* _Your objective_:
State the number of lines below in which the word "cigarrillos" appears. Nothing else belongs in the answer.

* _Task input_:
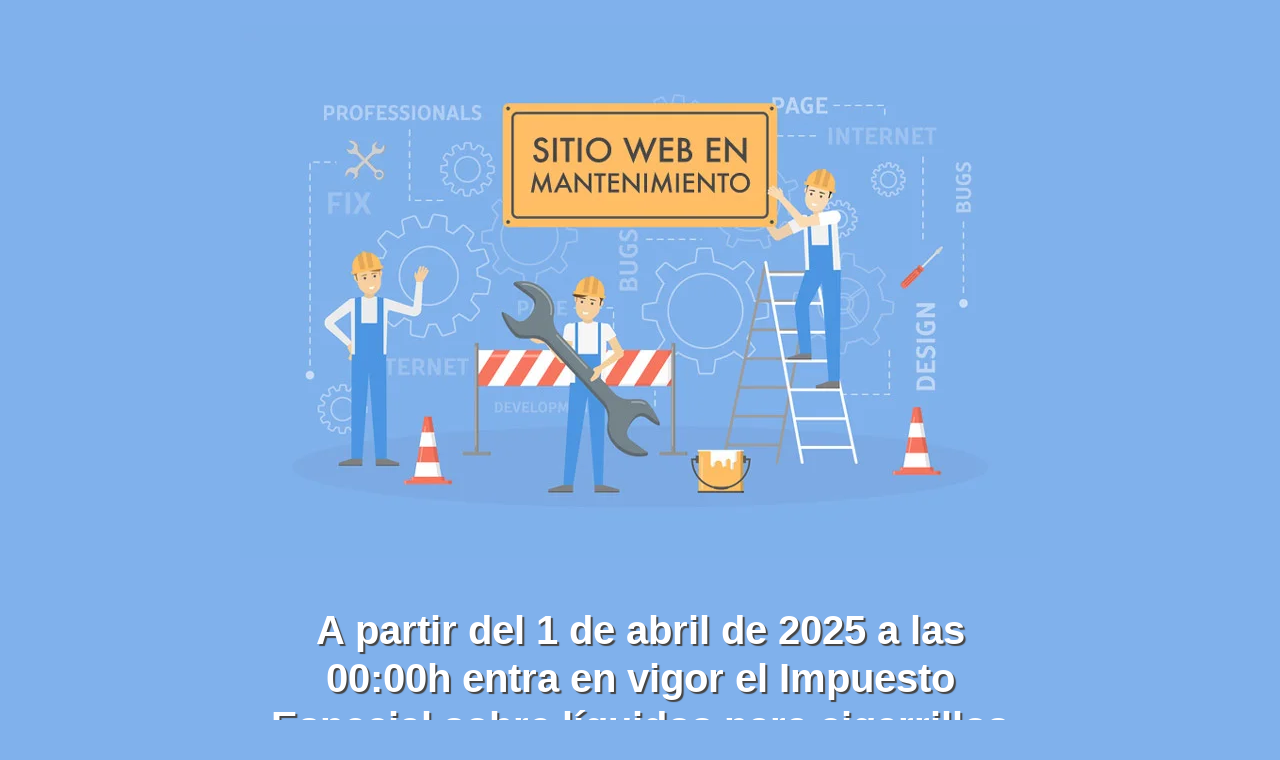

--- FILE ---
content_type: text/html; charset=UTF-8
request_url: https://lavaporeria.com/marca/sadboy-liquidos-vape-barcelona/
body_size: 1484
content:
<!DOCTYPE html>
<html lang="es" prefix="og: https://ogp.me/ns#">
<head>
    <!-- cdp_mantenimiento_web -->
    <meta charset="UTF-8" />
    <title>La Vaporería - Vape &amp; CBD Shop Barcelona</title>
    <link rel="icon" href="https://lavaporeria.com/wp-content/uploads/2020/02/cropped-Asset-3x300-1-32x32.png" sizes="32x32" />
<link rel="icon" href="https://lavaporeria.com/wp-content/uploads/2020/02/cropped-Asset-3x300-1-192x192.png" sizes="192x192" />
<link rel="apple-touch-icon" href="https://lavaporeria.com/wp-content/uploads/2020/02/cropped-Asset-3x300-1-180x180.png" />
<meta name="msapplication-TileImage" content="https://lavaporeria.com/wp-content/uploads/2020/02/cropped-Asset-3x300-1-270x270.png" />
    <meta name="viewport" content="width=device-width, maximum-scale=1, initial-scale=1, minimum-scale=1">
    <meta name="description" content="Vape Shop Tienda de Vaper y Tienda CBD en Barcelona, vapeo y cigarrillos electrónicos"/>
    <meta http-equiv="X-UA-Compatible" content="" />
    <meta property="og:site_name" content="La Vaporería - Vape &amp; CBD Shop Barcelona - Vape Shop Tienda de Vaper y Tienda CBD en Barcelona, vapeo y cigarrillos electrónicos"/>
    <meta property="og:title" content="La Vaporería - Vape &amp; CBD Shop Barcelona"/>
    <meta property="og:type" content="Maintenance"/>
    <meta property="og:url" content="https://lavaporeria.com"/>
    <meta property="og:description" content="Vape Shop Tienda de Vaper y Tienda CBD en Barcelona, vapeo y cigarrillos electrónicos"/>
        <link rel="profile" href="http://gmpg.org/xfn/11" />
    <link rel="pingback" href="https://lavaporeria.com/xmlrpc.php" />
    <style type="text/css">

        /* layout */
        .cdp-contenedor-ppal {
        }
        .cdp-contenido {
            width:100%;
            max-width: 800px;
            margin: 0 auto;
            min-height: 600px;
        }
        .cdp-texto {
        }

        /* estilo fondo 1 */
        body.fondo1 {
            background-color: #00b59b;
        }
        body.fondo1 .cdp-contenido {
            background: url("https://lavaporeria.com/wp-content/plugins/mantenimiento-web/frontal/img/fondo-mantenimiento-1.jpg") top right no-repeat #00b59b;
        }
        body.fondo1 .cdp-texto {
            padding: 100px 20px 0 20px;
            width: 450px;
            color:#ffffff;
            text-shadow: 0px 0px 3px #000000;
        }
        body.fondo1 h1, h2, h3, h4, h5, p, div { 
            padding: 1% 0;
            margin: 1% 0;
            font-family: "Trebuchet MS", Helvetica, sans-serif;
            line-height: 1em;
        }

        /* estilo fondo 2 */
        body.fondo2 {
            background-color: #ffffff;
        }
        body.fondo2 .cdp-contenido {
            background: url("https://lavaporeria.com/wp-content/plugins/mantenimiento-web/frontal/img/fondo-mantenimiento-2.jpg") top center no-repeat #ffffff;
        }
        body.fondo2 .cdp-texto {
            text-align: center;
            padding: 280px 20px 0 20px;
            color:#444444;
        }
        body.fondo2 h1, h2, h3, h4, h5, p { 
            padding: 1% 0;
            margin: 1% 0;
            font-family: "Trebuchet MS", Helvetica, sans-serif;
            line-height: 1em;
        }

        /* estilo fondo 2 */
        body.fondo2 {
            background-color: #ffffff;
        }
        body.fondo2 .cdp-contenido {
            background: url("https://lavaporeria.com/wp-content/plugins/mantenimiento-web/frontal/img/fondo-mantenimiento-2.jpg") top center no-repeat #ffffff;
        }
        body.fondo2 .cdp-texto {
            text-align: center;
            padding: 280px 20px 0 20px;
            color:#444444;
        }
        body.fondo2 h1, h2, h3, h4, h5, p { 
            padding: 1% 0;
            margin: 1% 0;
            font-family: Verdana, Geneva, sans-serif;
            line-height: 1em;
        }

        /* estilo fondo 3 */
        body.fondo3 {
            background-color: #80b1ec;
        }
        body.fondo3 .cdp-contenido {
            background: url("https://lavaporeria.com/wp-content/plugins/mantenimiento-web/frontal/img/fondo-mantenimiento-3.jpg") top center no-repeat #80b1ec;
        }
        body.fondo3 .cdp-texto {
            text-align: center;
            padding: 530px 20px 0 20px;
            color:#444444;
            color:#ffffff;
            text-shadow: 2px 2px 1px #444;
        }
        body.fondo3 h1, h2, h3, h4, h5, p { 
            padding: 2% 0;
            margin: 2% 0;
            font-family: Verdana, Geneva, sans-serif;
            line-height: 1.2em;
        }

        /* estilos comunes */
        h1 { font-size: 60px; }
        h2 { font-size: 50px; }
        h3 { font-size: 40px; }
        h4 { font-size: 30px; }
        h5 { font-size: 25px; }
        p { font-size: 20px; }

        /* media queries */
        @media only screen and (max-width: 780px) {
            h1 { font-size: 45px; }
            h2 { font-size: 40px; }
            h3 { font-size: 35px; }
            h4 { font-size: 30px; }
            h5 { font-size: 25px; }
            p { font-size: 20px; }
        }
        @media only screen and (max-width: 480px) {
            h1 { font-size: 36px; }
            h2 { font-size: 32px; }
            h3 { font-size: 28px; }
            h4 { font-size: 24px; }
            h5 { font-size: 20px; }
            p { font-size: 16px; }
        }
    </style>
    </head>
<body class="fondo3">
<div class="cdp-contenedor-ppal">
    <div class="cdp-contenido">
        <div class="cdp-texto">
            <h3>A partir del 1 de abril de 2025 a las 00:00h entra en vigor el Impuesto Especial sobre líquidos para cigarrillos electrónicos.
En consecuencia, a partir de dicha fecha, la web permanecera cerrada para aportar los cambios correspondientes, para cualquier pedido puede contactar al numero whatss app 0034 663205517</h3>
<p>Disculpen las molestias</p>        </div>
    </div>
</div>
</body>
</html>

* _Output for this exercise_:
4